America’s Easter weekend was marred by three separate mass shootings and many smaller instances of gun violence as communities across the country grapple with spikes in the murder rate.
In South Carolina, at least nine people were injured in a shooting at a rural bar and grill early on Sunday morning, according to police, with 14 more hurt the previous day when gunfire broke out at a shopping mall in the state capital, Columbia.
In Pittsburgh, two children were shot dead and eight people injured at an Airbnb in the early hours of Sunday morning, where authorities said hundreds of under-age people had gathered for a house party.
Authorities added that the Airbnb shooting had set off a panic in which at least five people suffered broken bones or glass cuts as they jumped out of windows to escape. Airbnb said it forbids parties in home rentals and has issued a lifetime ban to the person who booked the stay.
“This shouldn’t have happened,” said Pittsburgh police chief Scott Schubert in a press conference on Sunday afternoon. “We’re sick about it.”

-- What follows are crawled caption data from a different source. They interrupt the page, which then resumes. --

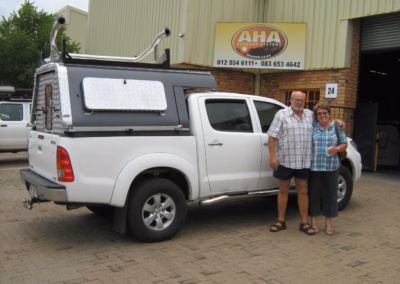 Fred and Petro French with their AHA-45 on a Toyota Double Cab, collected at the AHA Outdoor Systems factory, 2011.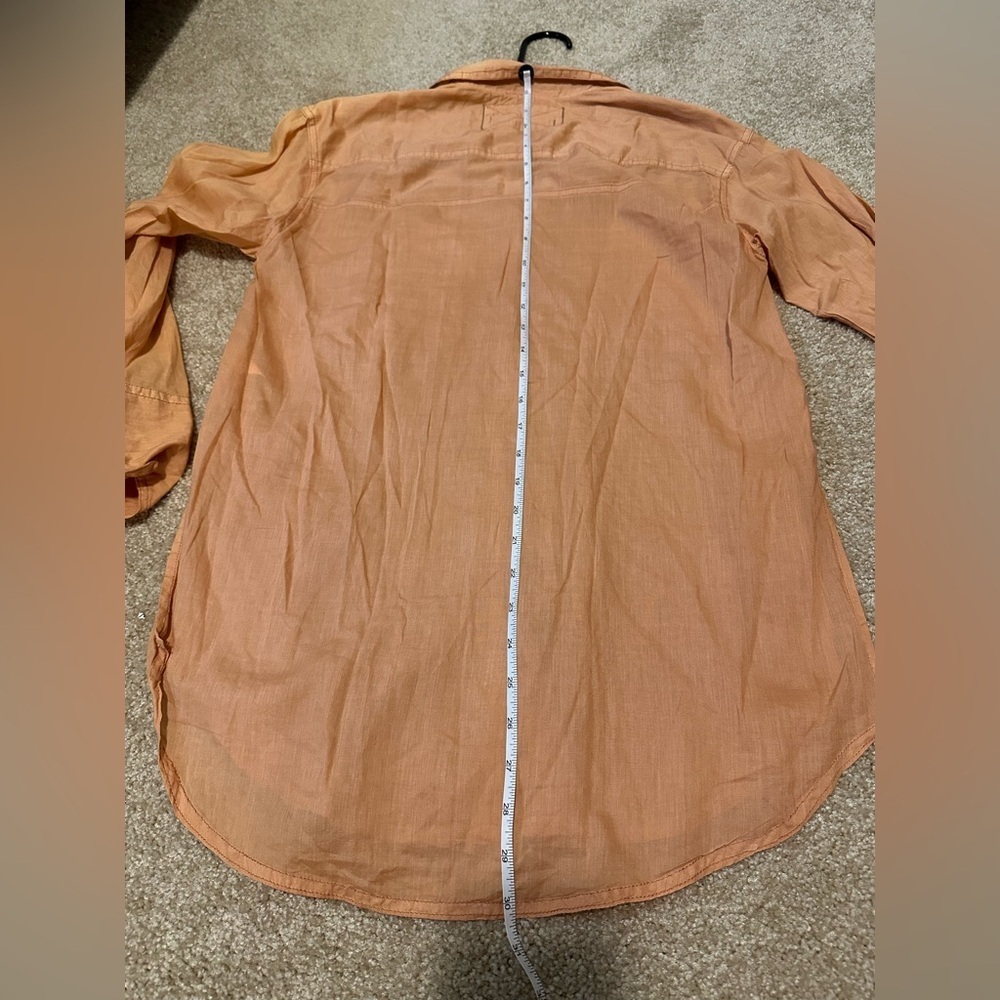 Free People Sheer Luck Button Down Lightweight Shirt in Wood Chimes Size XS - Picture 9 of 12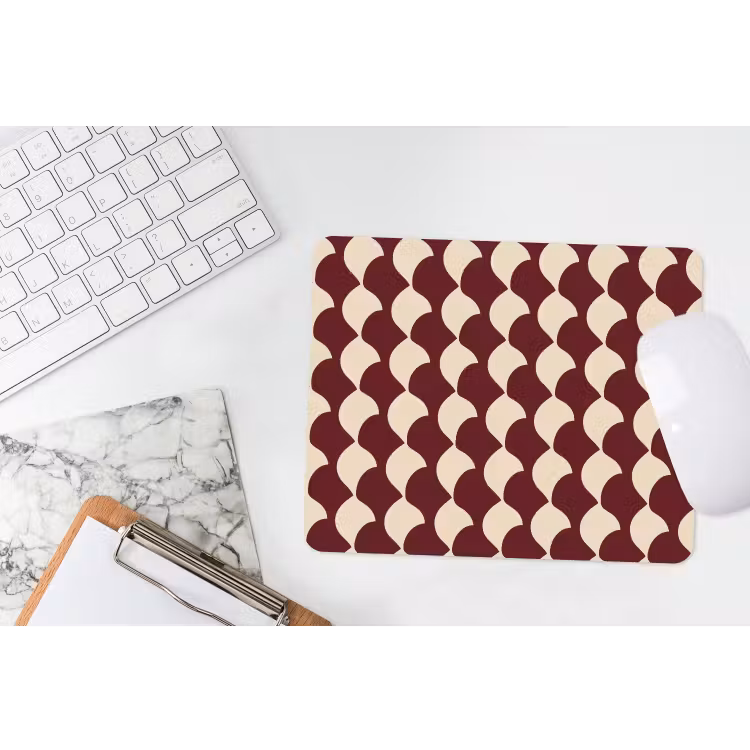 Rood - Tegelpatroon - Crème muismat rubber klein 262 -witbureau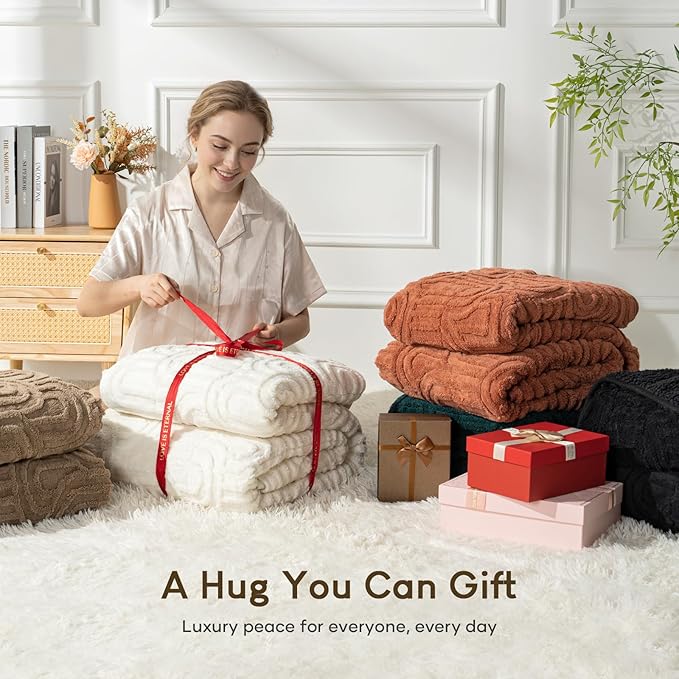 Cottonblue Jacquard Weighted Blanket for Adults 15 lbs Queen Size, Cozy Fluffy Sherpa Fleece Weighted Throw Blankets 60" x 80" for Sleep Relax, Fuzzy Warm Arch Heavy Blanket Soft for Bed Couch, Khaki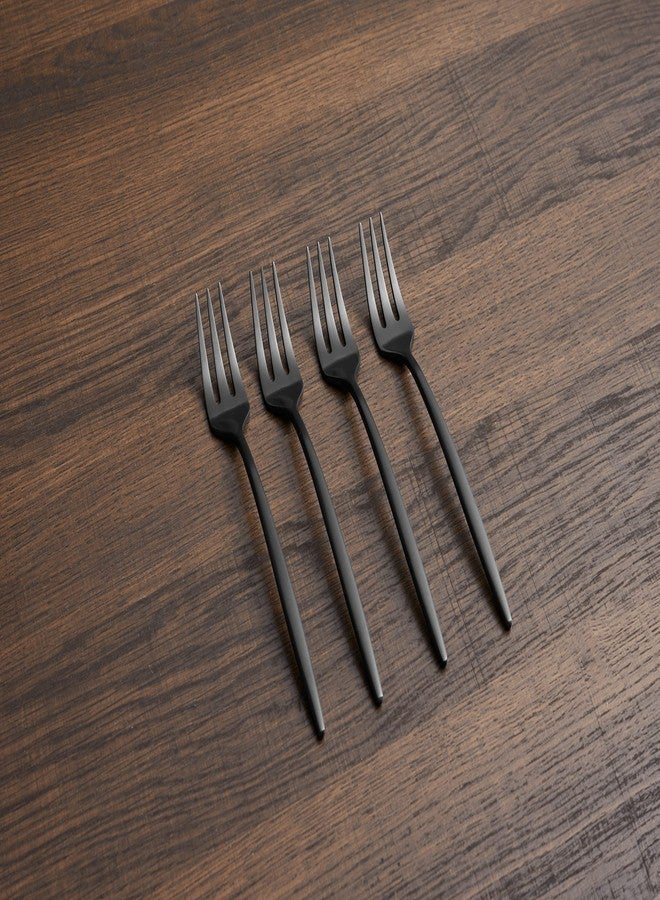 Cambridge 5051H3CKW44R Black Satin Gaze Cocktail Forks, Set of 4 - Image 2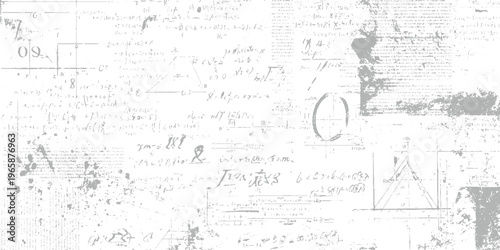 Vintage handwritten mathematical equations and geometric diagrams on distressed paper background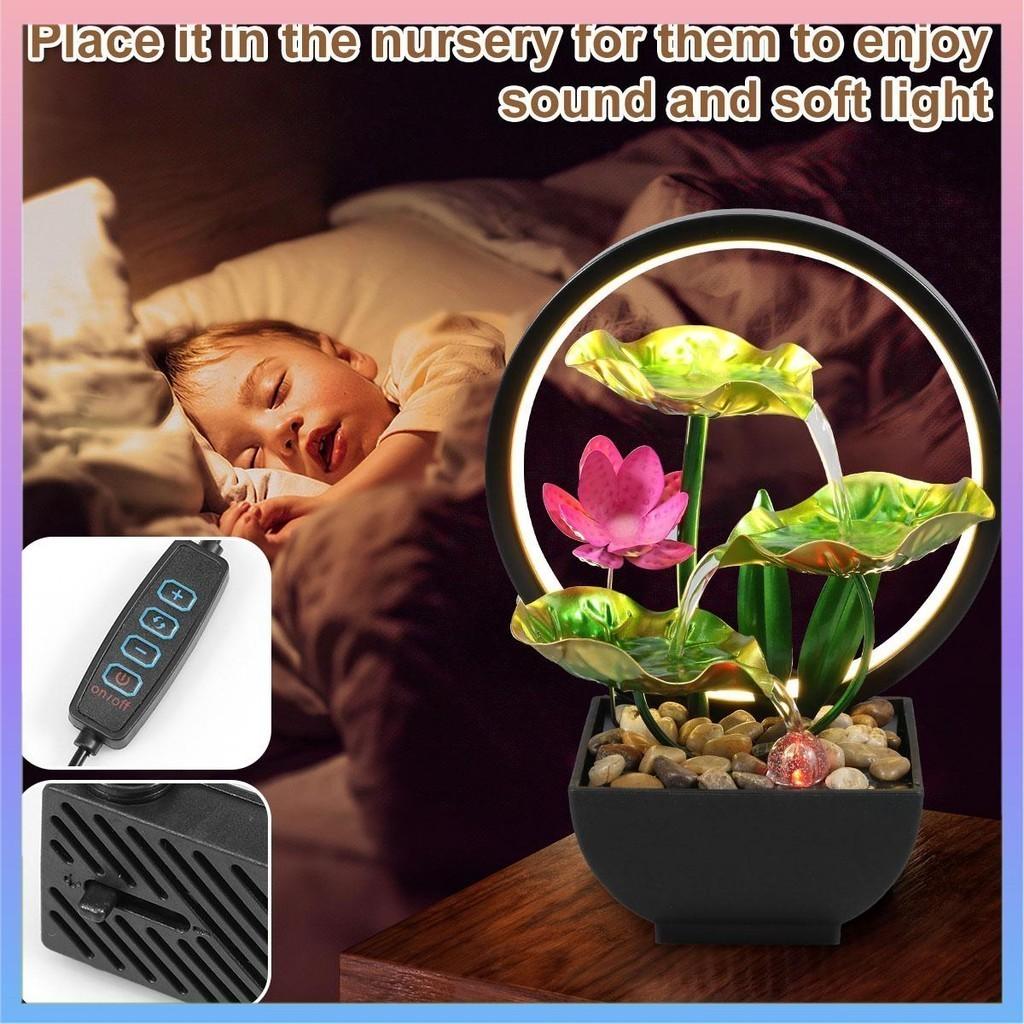 Fontanna Stołowa 3-Poziomowa Liść Lotosu Małe Fontanny Wodospadowe Dekoracyjne Wewnętrzne Medytacja Relaks Fontanna Wodna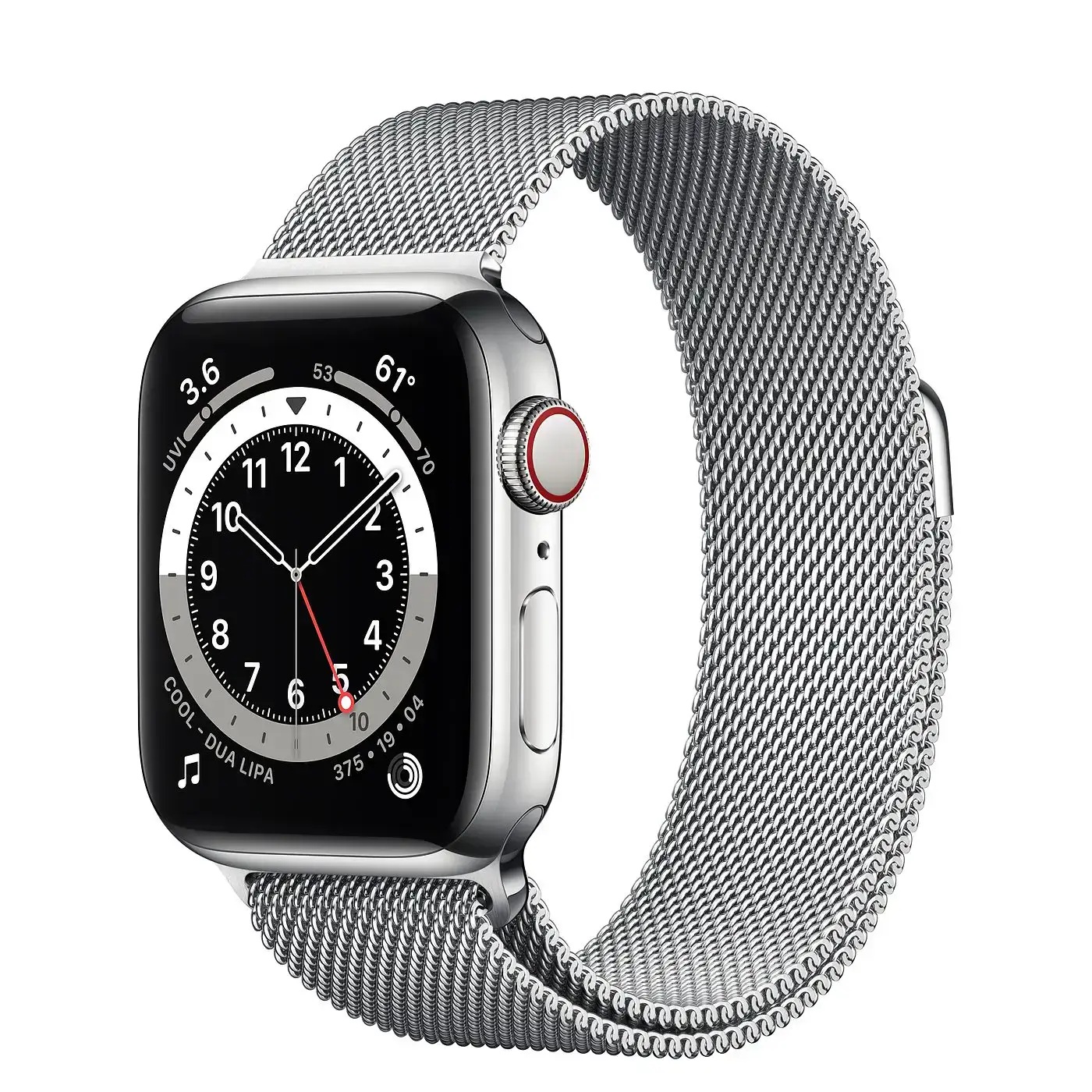 Apple Watch Series 6 GPS + Cellular 40mm Silver Stainless Steel Case with Silver Milanese Loop (M02V3, M06U3)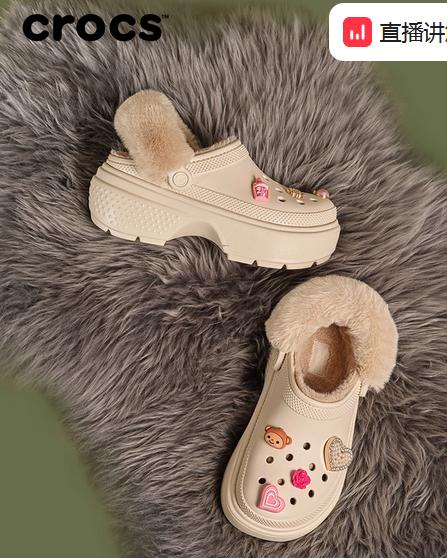 CROCS 水泥灰 雪屋暖棉Clog 208546-160 商品图1
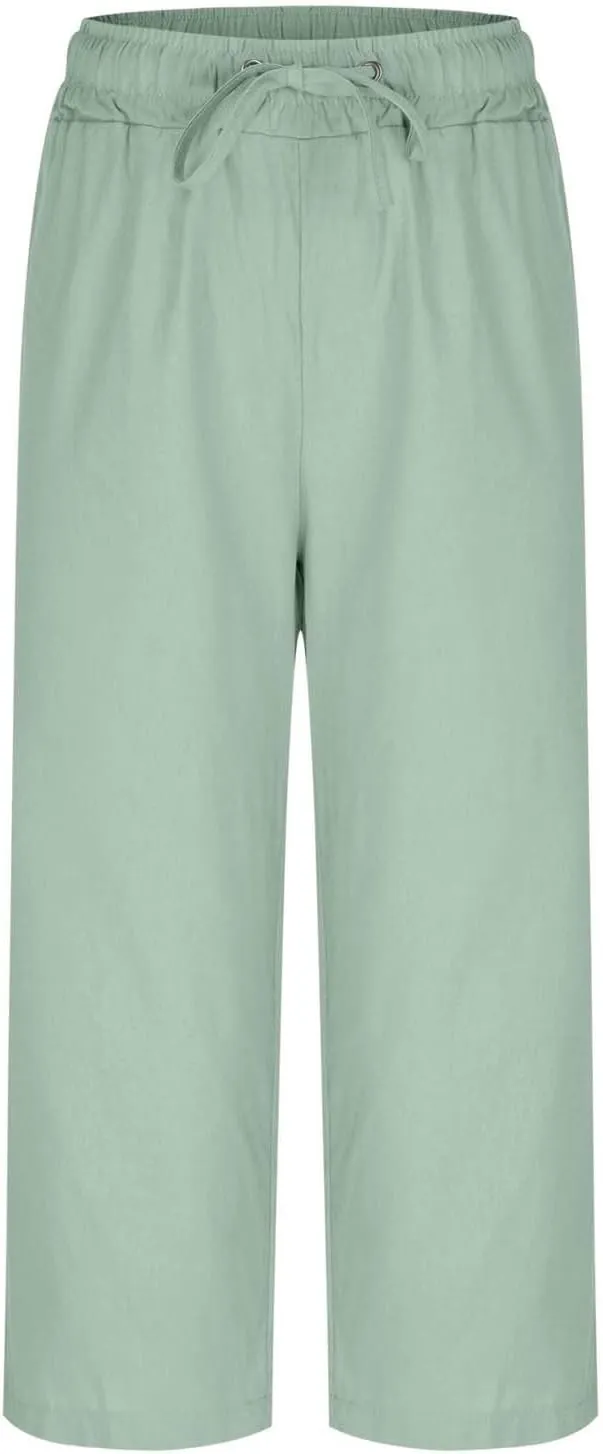 Linen Capri Pants for Women Drawstring Wide Leg Trousers Summer Comfy Casual Capris Beach Clothes with Back Pockets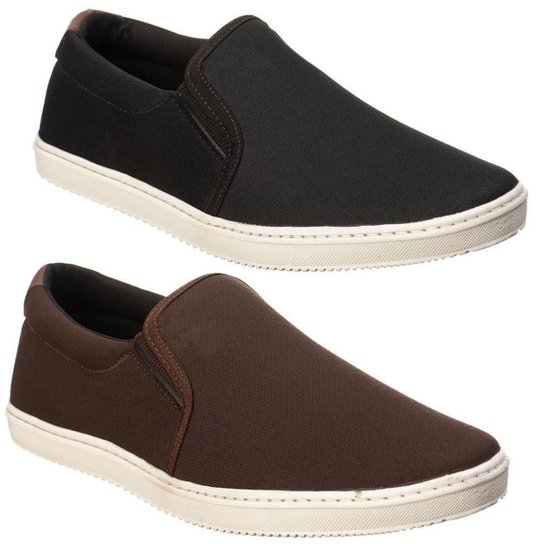 Kit 2 Tênis Slip On Masculino Conforto Moderno Casual Leve - Preto+Marrom é ruim? Kit 2 Tênis Slip On Masculino Conforto Moderno Casual Leve - Preto+Marrom é boa?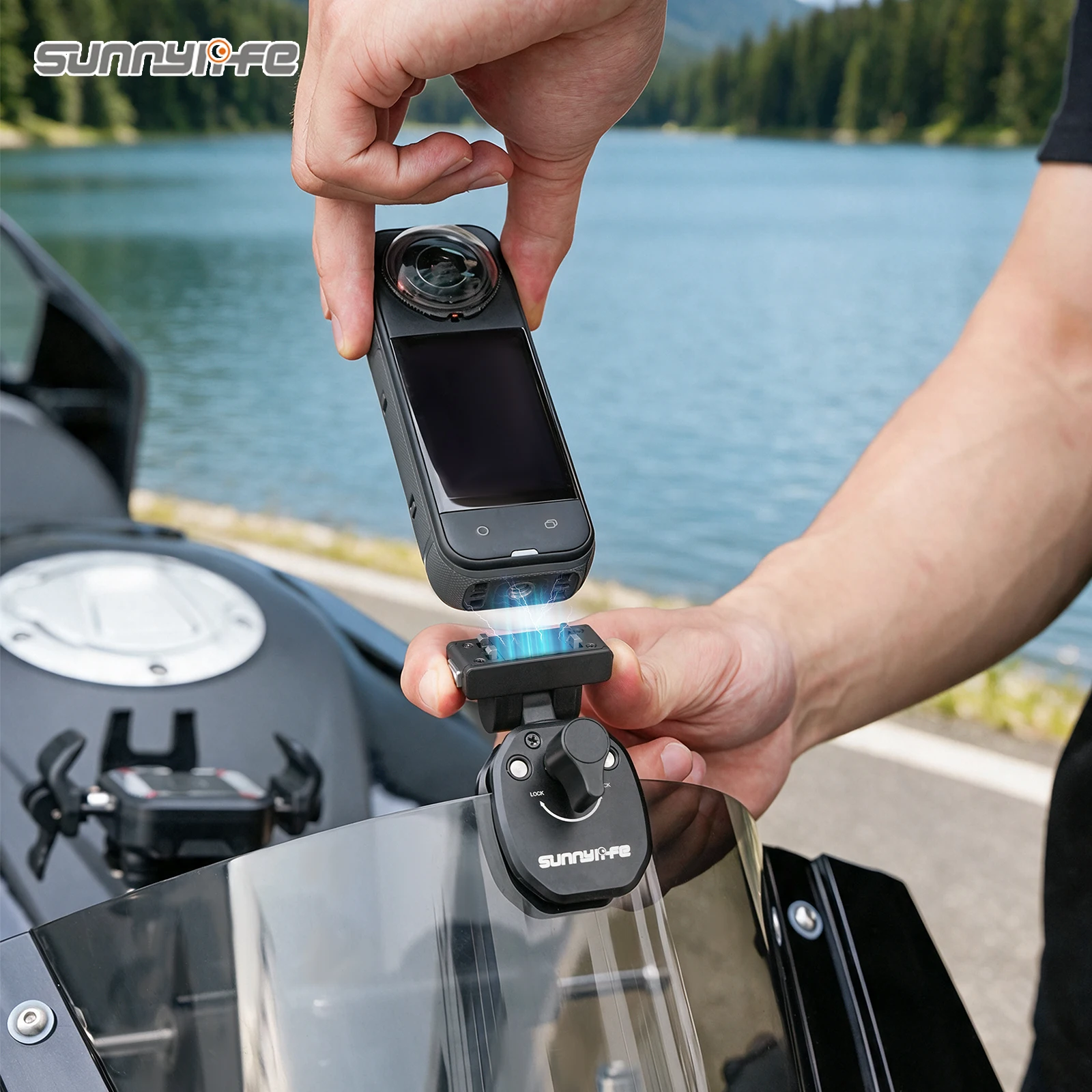 Фото Для DJI Osmo Nano/ACTION 6/5Pro/4/3/2/Insta360 GO Ultra/X4 Air/X5/Ace/Ace Pro2/1 Магнитный зажим для ветрового стекла из алюминиевого сплава №3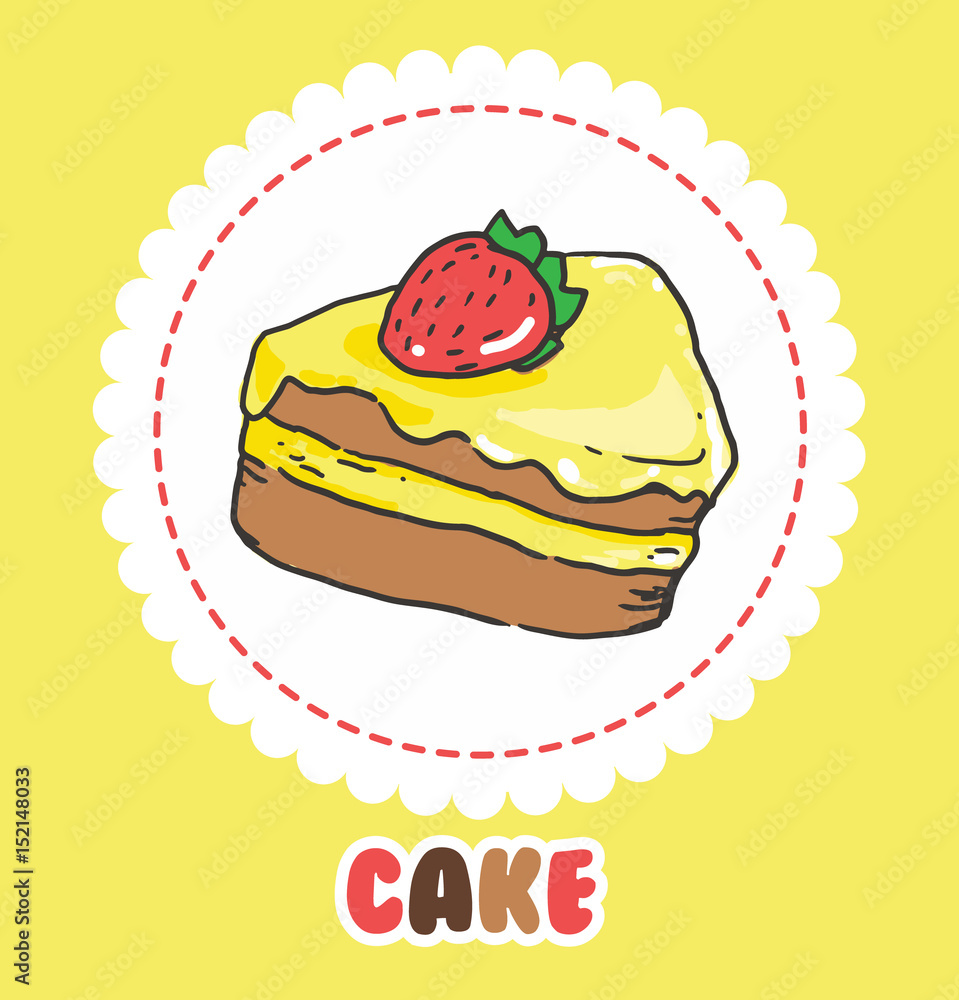 Piece of cake with strawberry and pink yellow icing. Cake Icon Piece of cake with strawberry and pink yellow icing. Cake Icon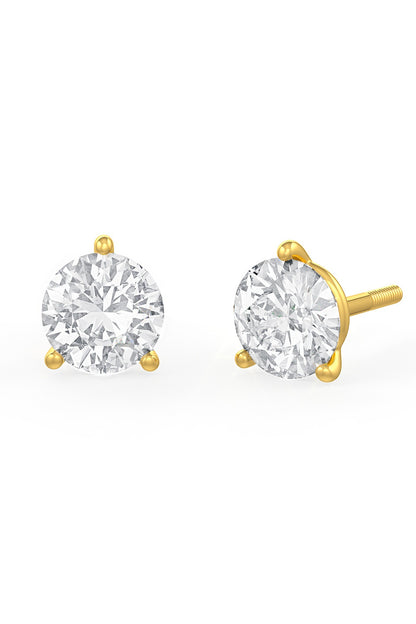Gold Finish Round Cubic Zirconia Crystal Stud Earrings In Sterling Silver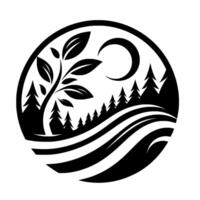 Black and white circular minimalist featuring a stylized tree, pine forest, wavy lines, and a crescent moon representing nature. vector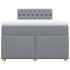 Cama box spring con colchón tela gris claro 120x200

South Carolina’s state law enforcement agency said that it was investigating a violent incident on Sunday morning at Cara’s Lounge, a bar and grill in rural Hampton County, about 80 miles west of Charleston.
As of late Sunday morning there were no deaths, although officials declined to say how bad the injuries were. The bar had advertised an Easter party on Saturday night.
The previous day, nine people were shot and five more injured in the panic as shoppers fled a shoot-out at a mall in Columbia, allegedly due to “some kind of conflict” between armed people who knew each other.
“We don’t believe this was random,” said Columbia Police chief Holbrook. “We believe they knew each other and something led to the gunfire.”
Jewayne M Price, 22, was arrested on charges of unlawful carrying of a pistol, with officers still seeking two other suspects who were seen with guns at the time of the shooting.
Together the three incidents left 31 injured and two killed, on top of other deaths and injuries suffered in smaller shootings in cities such as Chicago and Los Angeles.
They come at a time major urban centres including New Orleans, Baltimore, and Milwaukee suffered rising murder rates during the first few months of this year, while others such as Chicago, Los Angeles, Philadelphia and New York saw their rates decline or stay flat.
During the past month there have been large-scale shootings: on a subway train in Brooklyn, New York; at a spring break party in Dallas, Texas; in a gang dispute in downtown Sacramento, California; and inside a crowded nightclub in Cedar Rapids, Iowa.
“It’s like a war-zone experience," said one neighbourhood leader in New Orleans, which last week saw its bloodiest weekend in a decade with six people killed and 12 wounded.
Violent crime fell dramatically across the US in 2020, when most people spent more time indoors than ever before. Last year, however, the nationwide murder rate rose by 38 per cent above even pre-pandemic levels.
The surge has sparked bitter political debate, with conservatives blaming attempts to cut police funding and criminal sentences in the wake of 2020’s George Floyd protests, while progressives push for governments to allievate poverty and tighten gun laws.
Murder rates remain about 30 per cent below their peaks between the 1970s and 1990s, when an epidemic of urban crime transformed American politics and criminal justice in ways that are still visible today.